start
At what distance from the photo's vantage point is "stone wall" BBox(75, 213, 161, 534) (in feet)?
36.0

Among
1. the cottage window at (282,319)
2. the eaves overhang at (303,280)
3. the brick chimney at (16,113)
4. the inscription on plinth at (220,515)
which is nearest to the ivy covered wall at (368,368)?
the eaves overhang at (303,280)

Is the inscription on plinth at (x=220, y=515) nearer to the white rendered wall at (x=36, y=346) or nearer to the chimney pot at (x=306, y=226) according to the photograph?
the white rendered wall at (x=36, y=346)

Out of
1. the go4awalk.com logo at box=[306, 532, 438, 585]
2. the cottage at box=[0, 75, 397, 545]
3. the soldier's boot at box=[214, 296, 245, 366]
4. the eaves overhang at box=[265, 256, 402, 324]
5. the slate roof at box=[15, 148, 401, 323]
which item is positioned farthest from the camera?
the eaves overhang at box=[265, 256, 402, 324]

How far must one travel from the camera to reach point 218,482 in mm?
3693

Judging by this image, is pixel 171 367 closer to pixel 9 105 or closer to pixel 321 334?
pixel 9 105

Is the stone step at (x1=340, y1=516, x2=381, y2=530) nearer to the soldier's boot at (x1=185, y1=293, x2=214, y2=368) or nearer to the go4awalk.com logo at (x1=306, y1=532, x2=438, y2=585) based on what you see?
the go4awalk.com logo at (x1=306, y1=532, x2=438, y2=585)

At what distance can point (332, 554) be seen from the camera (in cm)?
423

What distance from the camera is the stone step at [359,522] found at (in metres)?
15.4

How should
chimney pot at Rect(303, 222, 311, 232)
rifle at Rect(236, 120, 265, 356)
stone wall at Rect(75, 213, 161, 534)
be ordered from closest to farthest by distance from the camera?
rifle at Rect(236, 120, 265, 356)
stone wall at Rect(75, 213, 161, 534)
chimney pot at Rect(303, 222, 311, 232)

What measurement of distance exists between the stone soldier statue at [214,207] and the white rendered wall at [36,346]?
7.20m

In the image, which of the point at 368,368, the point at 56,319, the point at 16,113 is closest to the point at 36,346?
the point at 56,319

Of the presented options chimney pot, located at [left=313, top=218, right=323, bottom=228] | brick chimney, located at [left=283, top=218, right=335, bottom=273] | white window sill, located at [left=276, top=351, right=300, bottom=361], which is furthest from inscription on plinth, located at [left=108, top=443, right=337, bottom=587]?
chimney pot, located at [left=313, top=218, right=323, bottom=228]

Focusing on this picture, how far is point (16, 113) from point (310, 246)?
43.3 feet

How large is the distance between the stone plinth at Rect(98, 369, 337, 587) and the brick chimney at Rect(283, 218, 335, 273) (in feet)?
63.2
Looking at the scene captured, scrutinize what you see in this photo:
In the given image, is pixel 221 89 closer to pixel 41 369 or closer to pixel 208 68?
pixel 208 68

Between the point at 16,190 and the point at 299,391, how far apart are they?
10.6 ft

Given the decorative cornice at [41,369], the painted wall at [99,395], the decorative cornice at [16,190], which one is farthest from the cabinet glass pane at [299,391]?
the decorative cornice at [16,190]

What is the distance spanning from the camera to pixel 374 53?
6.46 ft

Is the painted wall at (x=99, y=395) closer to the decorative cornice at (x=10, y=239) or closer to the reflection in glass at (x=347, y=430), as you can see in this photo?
end
In the listing above, find the line containing "What distance from the camera", then reproduce it and each line after it through the end, exactly and with nothing added.

• Result for this exercise
What distance from the camera is the stone step at [359,522] found at (in metres)?
15.4

How should
chimney pot at Rect(303, 222, 311, 232)
rifle at Rect(236, 120, 265, 356)
stone wall at Rect(75, 213, 161, 534)
be ordered from closest to farthest by distance from the camera?
rifle at Rect(236, 120, 265, 356)
stone wall at Rect(75, 213, 161, 534)
chimney pot at Rect(303, 222, 311, 232)

What measurement of distance exists between the stone soldier statue at [214,207] and the white rendered wall at [36,346]?
7.20m

In the image, which of the point at 368,368, the point at 56,319, the point at 16,113 is closest to the point at 36,346?
the point at 56,319

Of the presented options chimney pot, located at [left=313, top=218, right=323, bottom=228] | brick chimney, located at [left=283, top=218, right=335, bottom=273] | white window sill, located at [left=276, top=351, right=300, bottom=361], which is furthest from inscription on plinth, located at [left=108, top=443, right=337, bottom=587]?
chimney pot, located at [left=313, top=218, right=323, bottom=228]

Focusing on this picture, how far is point (16, 113) from point (310, 246)?
43.3 feet

How large is the distance between the stone plinth at Rect(98, 369, 337, 587) and the brick chimney at Rect(283, 218, 335, 273) (in feet)?
63.2
Looking at the scene captured, scrutinize what you see in this photo:
In the given image, is pixel 221 89 closer to pixel 41 369 or closer to pixel 208 68?
pixel 208 68

Between the point at 16,190 and the point at 299,391, how far apart are they?
10.6 ft

Given the decorative cornice at [41,369], the painted wall at [99,395], the decorative cornice at [16,190], which one is farthest from the cabinet glass pane at [299,391]?
the decorative cornice at [16,190]

What is the distance spanning from the camera to pixel 374 53?
6.46 ft

Is the painted wall at (x=99, y=395) closer to the decorative cornice at (x=10, y=239) or closer to the reflection in glass at (x=347, y=430), as you can see in this photo?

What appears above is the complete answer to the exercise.